おぢやマスクプロジェクトがマスク1万8,400枚を寄贈
今年4月下旬から、これまでにサージカルマスク120万枚を県内の医療機関や福祉施設、事業所などに利益上乗せなしで販売してきた「おぢやマスクプロジェクト」の中心メンバーである宮崎悦男県議会議員と、小千谷青年会議所の風間尚樹理事長などは13日、小千谷市の大塚昇一市長を訪れ、サージカルマスク1万8,400枚を寄贈した。マスクは小千谷市経由で、「帰国者・接触者外来」も設置されている新潟県厚生連小千谷総合病院に寄贈され、最前線で新型コロナウイルスと闘っている病院の職員たちに活用される。
おぢやマスクプロジェクトは今年1月、小千谷市錦鯉漁業協同組合理事長でもある宮崎氏と関係者が中心となり、新型コロナウイルス感染が拡大していた中国に、錦鯉の輸出を手がける三信トレーディング株式会社(東京都、范軍代表取締役社長)経由でマスクを寄贈したことがきっかけ。
中国山東省出身の范氏は今年3月、日本国内で新型コロナ感染が拡大していたことから、「マスク寄贈のお礼がしたい。錦鯉でお世話になっている小千谷市に恩返しがしたい」と、マスクが不足していた日本に、山東省の中国政府認定輸出工場を持つ企業が製造するサージカルマスクを寄贈した。折しも小千谷市内で初めての新型コロナ感染が確認された時期(3月24日)でもあり、宮崎氏は、何とかマスクを確保して感染拡大を防ぎたいとの思いから、「マスクを中国から仕入れることは可能か」と打診した。これを機にプロジェクトが立ち上がった。
プロジェクトを立ち上げるに際し、宮崎氏は(同市の基幹産業である)小千谷鉄工電子協同組合に相談したという。これを受け、組合企業の2社がマスクの購入資金、マスクを保管するための倉庫の提供でそれぞれ協力することになった。范氏の人脈に加え、こうした協力により通常ルートでは難しい120万枚ものマスクをわずかな期間で入手することができたという。
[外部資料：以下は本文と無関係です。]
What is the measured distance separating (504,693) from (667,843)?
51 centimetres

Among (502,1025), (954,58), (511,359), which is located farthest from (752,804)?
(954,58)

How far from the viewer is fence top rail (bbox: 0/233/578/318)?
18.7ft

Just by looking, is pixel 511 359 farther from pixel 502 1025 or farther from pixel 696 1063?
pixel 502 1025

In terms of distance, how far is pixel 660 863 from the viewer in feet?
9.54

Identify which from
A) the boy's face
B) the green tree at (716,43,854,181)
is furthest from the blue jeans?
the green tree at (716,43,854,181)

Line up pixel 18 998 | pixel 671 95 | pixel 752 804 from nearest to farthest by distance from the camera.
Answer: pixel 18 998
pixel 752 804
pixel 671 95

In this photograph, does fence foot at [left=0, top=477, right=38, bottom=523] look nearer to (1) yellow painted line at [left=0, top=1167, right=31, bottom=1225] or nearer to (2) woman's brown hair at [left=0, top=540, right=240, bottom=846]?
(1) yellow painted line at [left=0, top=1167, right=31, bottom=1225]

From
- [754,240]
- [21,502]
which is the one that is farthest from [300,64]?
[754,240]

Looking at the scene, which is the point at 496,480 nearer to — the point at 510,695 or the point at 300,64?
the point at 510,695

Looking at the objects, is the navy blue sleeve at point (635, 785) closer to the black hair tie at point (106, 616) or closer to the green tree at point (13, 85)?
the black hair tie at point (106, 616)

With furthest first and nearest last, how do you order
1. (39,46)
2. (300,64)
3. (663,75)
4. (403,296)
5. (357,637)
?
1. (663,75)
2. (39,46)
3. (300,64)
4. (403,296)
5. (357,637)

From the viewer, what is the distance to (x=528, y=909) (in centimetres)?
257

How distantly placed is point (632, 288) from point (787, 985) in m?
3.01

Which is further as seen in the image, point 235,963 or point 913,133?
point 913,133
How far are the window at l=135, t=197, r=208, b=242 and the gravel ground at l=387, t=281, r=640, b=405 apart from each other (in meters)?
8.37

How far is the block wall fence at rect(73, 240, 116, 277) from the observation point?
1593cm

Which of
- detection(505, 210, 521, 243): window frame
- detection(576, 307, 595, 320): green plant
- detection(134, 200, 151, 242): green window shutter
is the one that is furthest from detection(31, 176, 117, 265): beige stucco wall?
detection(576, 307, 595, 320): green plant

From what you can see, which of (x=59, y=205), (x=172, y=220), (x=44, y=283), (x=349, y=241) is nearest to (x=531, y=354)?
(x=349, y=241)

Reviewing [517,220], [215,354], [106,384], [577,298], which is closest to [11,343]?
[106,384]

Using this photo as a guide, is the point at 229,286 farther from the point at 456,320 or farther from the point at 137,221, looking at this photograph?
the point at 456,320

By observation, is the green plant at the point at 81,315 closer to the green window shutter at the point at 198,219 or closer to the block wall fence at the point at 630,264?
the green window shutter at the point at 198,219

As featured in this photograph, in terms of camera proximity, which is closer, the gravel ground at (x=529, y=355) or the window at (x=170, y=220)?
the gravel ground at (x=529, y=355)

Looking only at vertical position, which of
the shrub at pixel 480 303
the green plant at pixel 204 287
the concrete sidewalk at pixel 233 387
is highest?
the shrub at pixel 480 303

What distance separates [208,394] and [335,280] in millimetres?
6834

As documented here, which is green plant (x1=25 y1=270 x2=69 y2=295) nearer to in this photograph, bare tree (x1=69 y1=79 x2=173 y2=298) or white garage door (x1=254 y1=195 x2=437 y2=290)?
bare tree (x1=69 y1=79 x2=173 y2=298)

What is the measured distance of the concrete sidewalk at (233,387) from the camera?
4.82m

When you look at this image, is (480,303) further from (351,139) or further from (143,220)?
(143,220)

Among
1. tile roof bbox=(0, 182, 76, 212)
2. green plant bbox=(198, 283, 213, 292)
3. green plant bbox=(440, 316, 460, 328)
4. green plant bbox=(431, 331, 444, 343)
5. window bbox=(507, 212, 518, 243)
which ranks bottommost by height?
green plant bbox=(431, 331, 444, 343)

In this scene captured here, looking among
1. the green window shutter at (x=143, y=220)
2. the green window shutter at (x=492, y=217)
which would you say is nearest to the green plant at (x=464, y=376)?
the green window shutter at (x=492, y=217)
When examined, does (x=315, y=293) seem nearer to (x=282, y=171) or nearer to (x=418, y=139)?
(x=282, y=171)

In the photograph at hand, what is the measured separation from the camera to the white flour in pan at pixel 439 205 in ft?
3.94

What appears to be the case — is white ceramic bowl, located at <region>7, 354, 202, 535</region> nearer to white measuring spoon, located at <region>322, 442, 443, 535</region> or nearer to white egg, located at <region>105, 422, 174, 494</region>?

マスクは大人サイズ17.5×9.5cmで、アメリカ食品医薬品局(FDA)の医療機器認証を取得している。第1弾として、三信トレーディングが東京港経由で37万枚を輸入し4月22日に小千谷に到着した。
その後も、第2弾のマスク30万枚、第3弾のマスク53万枚が到着し、県内の医療機関を最優先に、福祉施設、(小千谷商工会議所経由などで)事業所、(小千谷市老人クラブ連合会経由で)市内高齢者などに販売した。また、宮崎県議も理事長をつとめたことのある小千谷青年会議所のメンバー(有志)たちが、小千谷市総合体育館と白山運動公園で計2回、“ドライブスルー方式”で市民向けに販売したという。なお販売価格は、為替リスクや売れ残りなどを考慮し決定したものの、三信トレーディングも、おぢやマスクプロジェクトも利益を上乗せせず、ほぼ仕入れ価格で販売した。
今回寄贈したマスクは、為替リスクや売れ残りを考慮して販売した結果、手元に残った余剰金を使って寄贈したもの。大塚市長は「行政の立場でもマスクを入手するのがなかなか難しい」とし、続けて「(新型コロナ感染の)第2波、第3波も考えられる中で皆様の御厚意を地元の大切な病院である小千谷総合病院にお渡しできることは嬉しい」などと語っていた。
また、小千谷総合病院の髙橋達病院長は、「貴重になっているマスクをいただき、本当にありがたい。新型コロナウイルスの感染拡大に伴って全国に緊急事態宣言が出ているなかで、新潟県厚生連小千谷総合病院は地域の皆様の安心安全を守るために職員一同、精一杯頑張っている。帰国者・接触者外来で検体も採らせていただいている。また長岡の病院でPCR検査が陰性だったが、感染が否定できないという患者さんもいて、うちの病院で診療させていただいている。ただ一生懸命頑張っていても医療資源がないと職員の安全安全を守れない。マスクをたくさんいただいたということに心より感謝申し上げる」などと話していた。